# Please help ? (brumating together?)



## Melissa0617 (Sep 3, 2020)

Hi everyone ? I was hoping I can receive some helpful advice. I am a newer custodian owner of two female gopherus agassizzi. I have a beautiful habitat for them outside that is large and safe. I also have two burrows the same exact size but they both go to only one of the burrows.( two females) when I received them I was told they grew up together. Sometimes I will find my smaller tort(Princess) not sleeping inside the burrow at all. I’m not sure if it is because the bigger tortoise ? and her don’t get along. Other times they are both hidden together in the burrow. I have a camera on them and they have never physically fought. Though I’m concerned come hibernation time. I have to build a dome over there burrow so no mice or rats bother them. I just don’t know if I should keep them together or put them separately in there own burrow? I am in need of advice ? ty so much!


----------



## Yvonne G (Sep 3, 2020)

if you've never seen signs of aggression it might be ok to keep them together, but SOMETIMES one of the same age being smaller than the other MIGHT mean the larger one is being an aggressor.

I would put one of them in the unused burrow nightly, the same tortoise each time, and block the entrance so she can't come out.

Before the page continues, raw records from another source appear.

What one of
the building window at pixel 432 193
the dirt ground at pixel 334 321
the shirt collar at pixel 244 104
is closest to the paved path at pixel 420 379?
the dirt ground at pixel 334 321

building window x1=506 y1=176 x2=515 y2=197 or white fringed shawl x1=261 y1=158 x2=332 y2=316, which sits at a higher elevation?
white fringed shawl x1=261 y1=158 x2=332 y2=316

Most often, two tortoises in the same yard doesn't work. Three or more seems to be ok, but with two there's usually territorial debates.

Is their yard very large?


----------



## Yvonne G (Sep 3, 2020)

May I please see pictures of their underside including the tail?


----------



## Melissa0617 (Sep 4, 2020)

Yvonne G said:


> if you've never seen signs of aggression it might be ok to keep them together, but SOMETIMES one of the same age being smaller than the other MIGHT mean the larger one is being an aggressor.
> 
> I would put one of them in the unused burrow nightly, the same tortoise each time, and block the entrance so she can't come out.
> 
> ...


Hi ty for responding, actually I was told one is around 5 years the smaller and the larger is around 10 years old. Ok I can try to put the smaller one in the other burrow. I just didn’t want to stress her out I wasn’t sure if that was a good idea. I have about a 22*26 space for them? I was told that’s large enough, with two burrows ? What do you think?


----------



## Melissa0617 (Sep 4, 2020)

Yvonne G said:


> May I please see pictures of their underside including the tail?

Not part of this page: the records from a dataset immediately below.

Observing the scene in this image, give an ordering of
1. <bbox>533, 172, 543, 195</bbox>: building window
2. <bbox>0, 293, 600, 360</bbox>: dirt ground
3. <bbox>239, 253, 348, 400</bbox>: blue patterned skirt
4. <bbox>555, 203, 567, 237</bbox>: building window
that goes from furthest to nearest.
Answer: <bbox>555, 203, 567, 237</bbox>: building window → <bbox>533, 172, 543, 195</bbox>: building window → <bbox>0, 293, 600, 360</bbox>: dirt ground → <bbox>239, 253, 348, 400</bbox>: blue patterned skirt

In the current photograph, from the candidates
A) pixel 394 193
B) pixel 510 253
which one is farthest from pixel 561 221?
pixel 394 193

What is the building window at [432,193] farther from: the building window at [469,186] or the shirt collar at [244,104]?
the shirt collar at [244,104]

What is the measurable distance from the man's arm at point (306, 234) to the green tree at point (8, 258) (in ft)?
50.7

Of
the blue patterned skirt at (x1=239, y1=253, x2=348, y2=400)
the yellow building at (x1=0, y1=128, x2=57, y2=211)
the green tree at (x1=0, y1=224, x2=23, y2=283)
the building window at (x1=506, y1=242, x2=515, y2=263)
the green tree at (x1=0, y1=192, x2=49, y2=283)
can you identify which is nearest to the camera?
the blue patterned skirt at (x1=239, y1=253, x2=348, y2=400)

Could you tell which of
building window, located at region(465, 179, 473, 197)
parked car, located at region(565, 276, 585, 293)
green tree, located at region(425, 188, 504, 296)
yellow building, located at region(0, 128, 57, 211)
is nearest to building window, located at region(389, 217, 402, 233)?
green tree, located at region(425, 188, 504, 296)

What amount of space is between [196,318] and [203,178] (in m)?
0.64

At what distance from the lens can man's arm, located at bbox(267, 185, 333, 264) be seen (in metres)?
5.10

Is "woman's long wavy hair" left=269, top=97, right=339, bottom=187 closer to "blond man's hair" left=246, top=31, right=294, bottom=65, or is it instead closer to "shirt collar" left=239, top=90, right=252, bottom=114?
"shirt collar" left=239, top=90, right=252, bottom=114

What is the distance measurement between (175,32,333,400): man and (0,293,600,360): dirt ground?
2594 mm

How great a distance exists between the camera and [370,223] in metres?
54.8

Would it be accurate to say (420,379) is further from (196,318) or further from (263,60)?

Ok I will send as soon as I get home today


----------



## Yvonne G (Sep 4, 2020)

At any rate, it's a good idea to brumate them separately so they don't disturb each other. Unless you live in the desert where they come from, they should NOT brumate in a burrow, but rather indoors. Most places are too wet for desert tortoises to brumate in the ground.


----------



## Melissa0617 (Sep 5, 2020)

Hi , I actually do live in the desert. I took a pic of them both too.


----------



## Yvonne G (Sep 5, 2020)

They're both boys. Notice the chin glands. These are only found on male desert tortoises. You're lucky they've not fought.


----------



## Melissa0617 (Sep 6, 2020)

Yvonne G said:


> They're both boys. Notice the chin glands. These are only found on male desert tortoises. You're lucky they've not fought.


Omg , ty I just saw that, the guy swore they were females ? What should I do now? Do I need to find a new home for one, or can I make it work?


----------



## Melissa0617 (Sep 6, 2020)

Melissa0617 said:


> Omg , ty I just saw that, the guy swore they were females ? What should I do now? Do I need to find a new home for one, or can I make it work?

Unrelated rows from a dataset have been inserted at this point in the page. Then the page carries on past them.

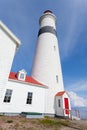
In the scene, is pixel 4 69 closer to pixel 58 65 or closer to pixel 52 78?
pixel 52 78

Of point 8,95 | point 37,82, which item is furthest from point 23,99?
point 37,82

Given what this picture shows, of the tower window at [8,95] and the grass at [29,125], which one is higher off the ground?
the tower window at [8,95]

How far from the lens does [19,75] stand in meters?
16.0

I’m confused ? the bottom is flat not curved?


----------



## Yvonne G (Sep 6, 2020)

On desert tortoises it takes a while for the males to develop that curved plastron. It will happen as they get older.

If you're home all the time and can keep an eye on them, you can probably keep them together for a while longer, but eventually, they are going to start to squabble. The chin glands tell me they are starting to get to the age of sexual maturity, and that's when the fighting will start. So just be alert, and start figuring out how you can divide their yard to give each of them his own territory.


----------



## Tom (Sep 6, 2020)

Melissa0617 said:


> I’m confused ? the bottom is flat not curved?


I think you should separate them ASAP. Tortoises should never be kept in pairs. Sexes don't matter. With two males of one of the most scrappy territorial species there is, death or injury is likely. You can keep them both, just separate them.
Read this for more care info. There are pics in this thread showing how to make a double box for two tortoises to share, but still be kept separately:





The Best Way To Raise Any Temperate Species Of Tortoise


I chose the title of this care sheet very carefully. Are there other ways to raise babies and care for adults? Yes. Yes there are, but those ways are not as good. What follows is the BEST way, according to 30 years of research and experimentation with hundreds of babies of many species. What is...




tortoiseforum.org





Here is another thread with a different and larger double box showing more about the construction: https://tortoiseforum.org/threads/double-door-night-box.129054/


----------



## Melissa0617 (Sep 6, 2020)

Yvonne G said:


> On desert tortoises it takes a while for the males to develop that curved plastron. It will happen as they get older.
> 
> If you're home all the time and can keep an eye on them, you can probably keep them together for a while longer, but eventually, they are going to start to squabble. The chin glands tell me they are starting to get to the age of sexual maturity, and that's when the fighting will start. So just be alert, and start figuring out how you can divide their yard to give each of them his own territory.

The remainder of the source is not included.